## start

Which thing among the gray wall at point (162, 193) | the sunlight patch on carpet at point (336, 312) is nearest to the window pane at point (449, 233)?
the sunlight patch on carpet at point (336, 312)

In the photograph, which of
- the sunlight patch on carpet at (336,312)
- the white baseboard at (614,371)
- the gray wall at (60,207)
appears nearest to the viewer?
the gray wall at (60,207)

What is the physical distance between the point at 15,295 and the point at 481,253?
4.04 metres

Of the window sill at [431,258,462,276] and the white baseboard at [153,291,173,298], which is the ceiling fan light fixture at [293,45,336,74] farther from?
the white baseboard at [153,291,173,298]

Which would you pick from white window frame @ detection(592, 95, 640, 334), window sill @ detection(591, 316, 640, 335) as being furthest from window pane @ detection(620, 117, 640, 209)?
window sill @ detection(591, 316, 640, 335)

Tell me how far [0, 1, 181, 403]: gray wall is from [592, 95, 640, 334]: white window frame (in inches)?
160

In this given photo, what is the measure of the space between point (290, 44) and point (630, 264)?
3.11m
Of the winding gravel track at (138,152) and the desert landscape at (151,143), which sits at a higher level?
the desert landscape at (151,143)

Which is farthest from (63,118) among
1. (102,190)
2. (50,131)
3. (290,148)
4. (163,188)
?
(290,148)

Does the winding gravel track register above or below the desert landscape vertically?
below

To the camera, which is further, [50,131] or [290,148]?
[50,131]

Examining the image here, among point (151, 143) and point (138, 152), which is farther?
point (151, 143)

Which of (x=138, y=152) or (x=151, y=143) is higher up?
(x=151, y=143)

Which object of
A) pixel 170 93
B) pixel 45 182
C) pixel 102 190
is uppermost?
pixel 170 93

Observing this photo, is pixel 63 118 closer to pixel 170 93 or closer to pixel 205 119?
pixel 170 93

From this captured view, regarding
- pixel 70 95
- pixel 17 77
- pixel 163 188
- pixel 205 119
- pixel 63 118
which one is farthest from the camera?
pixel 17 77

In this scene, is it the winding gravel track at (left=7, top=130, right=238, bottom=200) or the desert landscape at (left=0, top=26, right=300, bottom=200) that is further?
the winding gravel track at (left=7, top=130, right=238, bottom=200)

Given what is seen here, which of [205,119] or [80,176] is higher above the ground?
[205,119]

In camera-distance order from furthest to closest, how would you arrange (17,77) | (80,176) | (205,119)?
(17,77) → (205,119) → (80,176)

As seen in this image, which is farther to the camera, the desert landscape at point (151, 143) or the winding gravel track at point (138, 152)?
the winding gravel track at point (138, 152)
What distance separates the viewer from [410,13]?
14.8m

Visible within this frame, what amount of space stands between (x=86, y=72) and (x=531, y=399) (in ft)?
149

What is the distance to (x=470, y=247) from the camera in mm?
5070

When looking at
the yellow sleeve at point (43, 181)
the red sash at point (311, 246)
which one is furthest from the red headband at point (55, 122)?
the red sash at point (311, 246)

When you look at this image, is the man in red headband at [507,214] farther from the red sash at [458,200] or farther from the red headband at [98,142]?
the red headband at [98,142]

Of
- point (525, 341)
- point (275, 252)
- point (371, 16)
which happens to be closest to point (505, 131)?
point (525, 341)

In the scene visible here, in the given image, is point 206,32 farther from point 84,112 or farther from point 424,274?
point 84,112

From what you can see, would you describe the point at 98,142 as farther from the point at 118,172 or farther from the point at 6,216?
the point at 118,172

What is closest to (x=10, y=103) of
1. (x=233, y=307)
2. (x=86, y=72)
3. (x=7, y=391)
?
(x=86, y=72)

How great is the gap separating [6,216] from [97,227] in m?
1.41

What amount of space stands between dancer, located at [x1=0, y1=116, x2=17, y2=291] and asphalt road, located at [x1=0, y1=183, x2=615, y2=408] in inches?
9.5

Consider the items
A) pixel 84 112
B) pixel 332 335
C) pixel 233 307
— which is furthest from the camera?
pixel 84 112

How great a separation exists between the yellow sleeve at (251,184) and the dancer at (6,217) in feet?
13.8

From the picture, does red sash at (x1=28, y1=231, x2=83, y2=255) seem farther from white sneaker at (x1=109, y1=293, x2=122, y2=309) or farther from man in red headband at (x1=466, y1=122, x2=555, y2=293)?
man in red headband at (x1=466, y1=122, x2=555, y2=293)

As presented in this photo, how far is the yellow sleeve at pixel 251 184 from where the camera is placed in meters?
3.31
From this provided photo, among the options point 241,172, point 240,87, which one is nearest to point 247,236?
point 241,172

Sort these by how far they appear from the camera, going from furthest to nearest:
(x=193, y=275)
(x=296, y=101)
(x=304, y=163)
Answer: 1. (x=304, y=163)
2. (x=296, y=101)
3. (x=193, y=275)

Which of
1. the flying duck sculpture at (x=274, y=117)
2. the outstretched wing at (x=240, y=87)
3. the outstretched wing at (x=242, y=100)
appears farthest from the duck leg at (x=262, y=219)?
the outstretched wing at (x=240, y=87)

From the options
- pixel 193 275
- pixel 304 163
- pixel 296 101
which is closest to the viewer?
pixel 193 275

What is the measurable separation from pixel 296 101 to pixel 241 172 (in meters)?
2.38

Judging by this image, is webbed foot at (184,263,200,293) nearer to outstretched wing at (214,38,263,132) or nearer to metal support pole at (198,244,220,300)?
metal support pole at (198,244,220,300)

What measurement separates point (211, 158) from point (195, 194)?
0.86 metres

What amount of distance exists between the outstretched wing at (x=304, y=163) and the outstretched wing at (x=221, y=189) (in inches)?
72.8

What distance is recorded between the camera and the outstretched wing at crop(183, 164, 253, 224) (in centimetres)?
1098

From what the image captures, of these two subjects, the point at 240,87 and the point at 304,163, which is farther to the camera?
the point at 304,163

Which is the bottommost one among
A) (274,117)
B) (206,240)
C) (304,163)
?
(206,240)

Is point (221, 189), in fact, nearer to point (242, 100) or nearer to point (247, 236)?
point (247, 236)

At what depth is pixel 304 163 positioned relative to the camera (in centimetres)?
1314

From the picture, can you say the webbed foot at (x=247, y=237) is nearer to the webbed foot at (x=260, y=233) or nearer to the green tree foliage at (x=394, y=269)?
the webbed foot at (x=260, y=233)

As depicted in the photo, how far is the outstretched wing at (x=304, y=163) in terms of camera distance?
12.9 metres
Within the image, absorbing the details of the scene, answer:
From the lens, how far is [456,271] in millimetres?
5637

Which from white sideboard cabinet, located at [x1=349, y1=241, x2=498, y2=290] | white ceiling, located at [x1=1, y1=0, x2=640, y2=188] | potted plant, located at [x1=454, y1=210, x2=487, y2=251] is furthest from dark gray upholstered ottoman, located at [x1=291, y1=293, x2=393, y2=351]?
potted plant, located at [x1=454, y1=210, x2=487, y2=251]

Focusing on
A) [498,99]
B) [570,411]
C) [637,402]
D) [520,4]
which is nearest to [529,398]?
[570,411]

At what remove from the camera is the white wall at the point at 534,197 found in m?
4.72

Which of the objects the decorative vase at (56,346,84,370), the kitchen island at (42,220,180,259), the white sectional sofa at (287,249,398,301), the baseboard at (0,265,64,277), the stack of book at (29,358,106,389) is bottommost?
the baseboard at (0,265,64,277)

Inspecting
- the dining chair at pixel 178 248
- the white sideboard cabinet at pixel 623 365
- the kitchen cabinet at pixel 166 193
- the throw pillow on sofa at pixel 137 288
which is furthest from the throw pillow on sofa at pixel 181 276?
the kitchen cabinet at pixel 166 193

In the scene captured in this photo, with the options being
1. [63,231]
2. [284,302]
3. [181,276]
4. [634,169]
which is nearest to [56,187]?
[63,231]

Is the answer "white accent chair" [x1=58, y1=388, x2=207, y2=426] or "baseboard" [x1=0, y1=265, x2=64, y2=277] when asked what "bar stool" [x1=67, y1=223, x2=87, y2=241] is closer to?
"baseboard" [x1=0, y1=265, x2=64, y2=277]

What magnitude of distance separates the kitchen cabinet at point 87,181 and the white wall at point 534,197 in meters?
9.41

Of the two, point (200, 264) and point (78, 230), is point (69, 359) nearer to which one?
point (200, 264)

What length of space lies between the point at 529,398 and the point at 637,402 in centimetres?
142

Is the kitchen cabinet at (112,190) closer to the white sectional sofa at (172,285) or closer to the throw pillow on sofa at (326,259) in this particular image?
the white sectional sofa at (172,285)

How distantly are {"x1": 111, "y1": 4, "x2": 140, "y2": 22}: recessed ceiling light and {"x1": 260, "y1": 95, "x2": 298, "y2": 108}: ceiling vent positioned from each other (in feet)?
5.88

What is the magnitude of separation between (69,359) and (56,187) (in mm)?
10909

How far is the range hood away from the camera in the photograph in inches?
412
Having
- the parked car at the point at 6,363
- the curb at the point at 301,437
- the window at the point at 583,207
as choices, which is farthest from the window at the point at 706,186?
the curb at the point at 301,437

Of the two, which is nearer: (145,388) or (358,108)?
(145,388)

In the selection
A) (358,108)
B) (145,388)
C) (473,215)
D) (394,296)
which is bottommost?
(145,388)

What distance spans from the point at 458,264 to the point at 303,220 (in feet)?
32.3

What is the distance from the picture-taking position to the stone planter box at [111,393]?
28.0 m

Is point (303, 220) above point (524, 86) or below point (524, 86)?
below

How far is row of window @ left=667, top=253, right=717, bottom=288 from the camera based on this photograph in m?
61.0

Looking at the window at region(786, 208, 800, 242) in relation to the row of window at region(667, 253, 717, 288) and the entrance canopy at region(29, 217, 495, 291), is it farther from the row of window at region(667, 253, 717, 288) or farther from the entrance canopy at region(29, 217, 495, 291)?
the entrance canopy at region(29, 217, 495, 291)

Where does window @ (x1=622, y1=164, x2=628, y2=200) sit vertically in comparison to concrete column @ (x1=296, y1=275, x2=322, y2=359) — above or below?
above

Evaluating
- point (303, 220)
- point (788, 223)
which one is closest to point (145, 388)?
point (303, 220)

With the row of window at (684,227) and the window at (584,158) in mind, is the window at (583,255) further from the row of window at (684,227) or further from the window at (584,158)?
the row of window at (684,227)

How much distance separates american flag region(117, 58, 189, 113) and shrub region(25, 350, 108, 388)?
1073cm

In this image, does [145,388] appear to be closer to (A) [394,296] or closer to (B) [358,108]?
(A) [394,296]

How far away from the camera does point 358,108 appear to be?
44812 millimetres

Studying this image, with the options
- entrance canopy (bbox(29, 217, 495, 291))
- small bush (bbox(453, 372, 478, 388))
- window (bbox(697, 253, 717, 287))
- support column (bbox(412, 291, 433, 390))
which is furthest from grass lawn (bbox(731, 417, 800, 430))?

## end

### DIRECTIONS FOR THIS TASK
Please rewrite the stretch of the records from the line containing "Judging by this" through the line containing "0.86 metres", replacing "measurement" with "distance" and leaving everything else as it is.

### COMPLETE OUTPUT
Judging by this image, is webbed foot at (184,263,200,293) nearer to outstretched wing at (214,38,263,132) or nearer to metal support pole at (198,244,220,300)?
metal support pole at (198,244,220,300)

What distance separates point (211, 158) from point (195, 194)?
0.86 metres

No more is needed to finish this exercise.